Al respecto, se puede afirmar que es recomendable que todos los supuestos en los que se basan las cifras de los costos de la energía nuclear deban ser revisados. No se trata de que sean falsos, sino de contrastarlos y verificar si son compatibles con nuestra realidad.

Además, los estudios debieran tener en cuenta los costos completos desde la extracción (o compra) del uranio hasta el depósito de los residuos nucleares y cierre de la planta pasada su vida útil.

Finalmente, hay costos que no necesariamente podrán ser cargados a la planta nuclear, como son el traslado del combustible y los desechos, que requerirán seguridad especial. En nuestro país, las labores de seguridad están acotadas a las Fuerzas Armadas. En caso de requerir un despliegue especial momentáneo o continuo, ¿deberá asumir la empresa o institución encargada los costos que demande? Es una pregunta que deberá responderse en su momento.

 


Impacto ambiental de la energía nuclear y los posibles accidentes


Si bien la energía nuclear no emite CO2 a la atmósfera, factor importante para Chile por los tratados que ha suscrito respecto a la limitación de emisiones (Kyoto), hay que tener en cuenta las emisiones durante el ciclo completo de existencia de una planta nuclear, que parte con la extracción y enriquecimiento del uranio.

Según algunos de los pocos estudios hechos, podría alcanzar entre un 15% y un 40% de lo que generaría una central a gas, siempre que se use uranio de alta ley. En caso contrario, podrían incluso superarse las emisiones.
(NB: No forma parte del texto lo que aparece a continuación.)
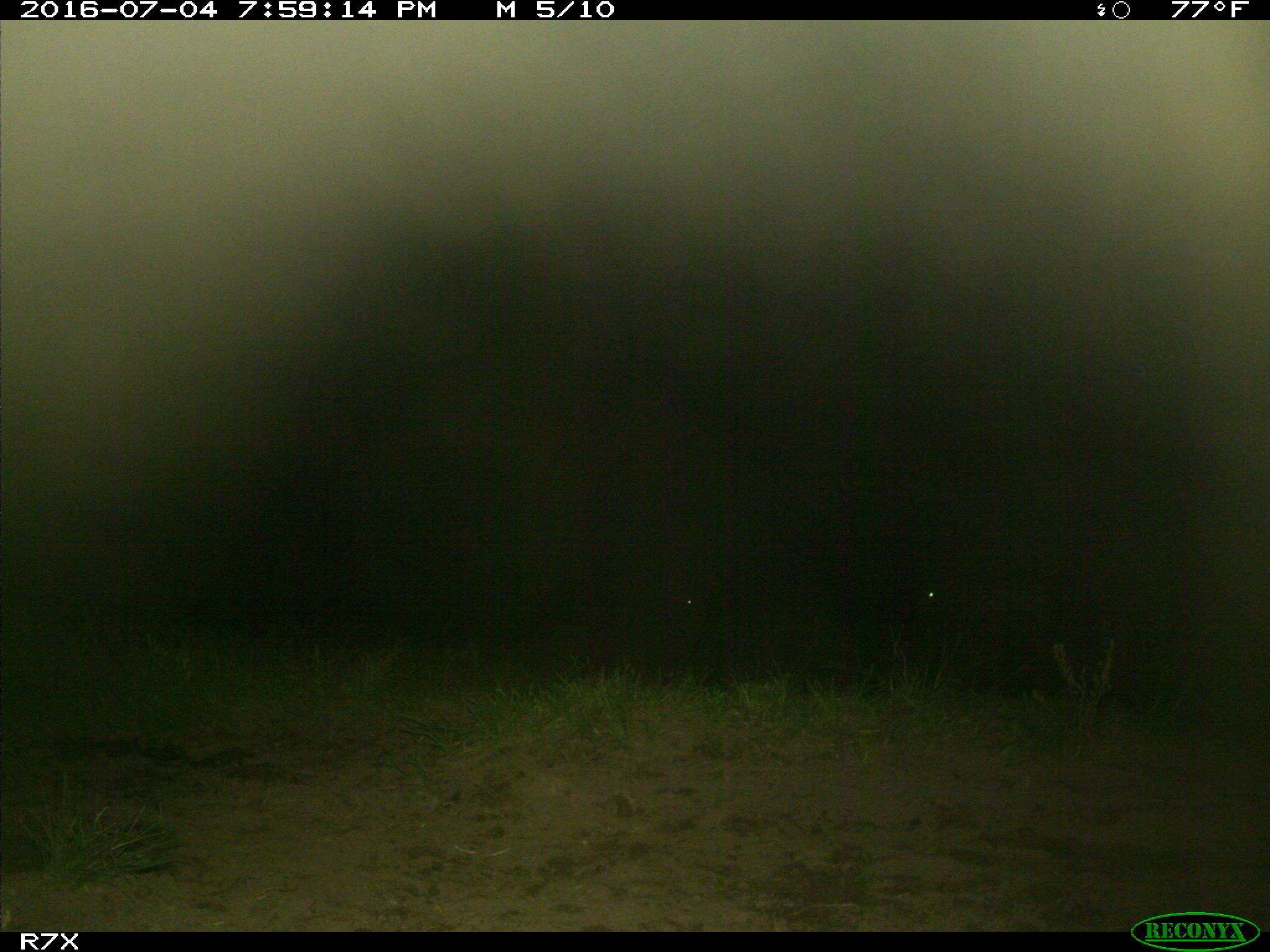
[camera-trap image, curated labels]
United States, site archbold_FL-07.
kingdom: Animalia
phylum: Chordata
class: Mammalia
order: Artiodactyla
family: Bovidae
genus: Bos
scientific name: Bos taurus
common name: domestic cow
El último incidente nuclear de seriedad fue en Japón, cuando en julio de 2007 un terremoto grado 6,8 en la escala Richter generó un incendio parcial en la central nuclear Kashiwazaki, liberando escapes radioactivos al mar y derramando 40 contenedores con desechos radiactivos sólidos, además de filtraciones de cromo, yodo y cobalto.

Llama la atención que la nación asiática, que tiene 55 reactores operando, vasta experiencia en su uso (es el tercer país que más usa la GNE) y posee tecnologías preparadas para terremotos de esta magnitud, no pudo evitar este incidente. Y claramente en Chile se espera que en algún minuto se desate un terremoto que pudiera ser incluso de mayor intensidad que el de Japón.

Seguridad

Para producir energía nuclear, Chile requiere desarrollar una cultura de seguridad con estándares mucho más altos que los que actualmente posee. La manipulación de elementos radiactivos, la exposición de los mismos a un ataque para su posterior uso por terroristas, el aumento de transportes y presencia de este material  aumenta estadísticamente las oportunidades de que algo salga mal, ya sea por accidente o sabotaje. Uno de los últimos atentados fue el que sufrió el ex agente ruso Alexander Litvinenko, supuestamente envenenado con polonio radioactivo.

Y dentro del mismo ámbito de seguridad, dependeríamos de los pocos países que pueden fabricar combustible nuclear (Francia, Canadá, Japón, Rusia, Inglaterra, EE.UU., Bélgica, Alemania, Corea del Sur, España y Suecia).

La dependencia no es una razón “sine qua non” para desechar la opción nuclear. Si fuera así, tampoco podríamos haber comprado aviones F-16, que hacen a nuestra fuerza aérea dependiente de los Estados Unidos. Lo que sí es claro es que es una variable a tener en cuenta.

También hay que tener en cuenta a los pocos que reprocesan desechos radiactivos (Francia, Japón, Rusia e Inglaterra) y al único que acepta los de otras naciones en su territorio: Rusia.

Y es que no es menor que los desechos radiactivos quedan emitiendo radiación por miles de años.

En fin, la opción nuclear puede ser estudiada en sus diferentes escenarios. Las variables son muchas, los intereses a favor y en contra también, y un estudio debe necesariamente tratar de ver los supuestos en que se basan las cifras, los impactos económicos, ambientales, sociales y geopolíticos que implicará tomar una decisión a favor o en contra. Cualquier decisión respecto a las fuentes energéticas a elegir implicará costos de algún tipo.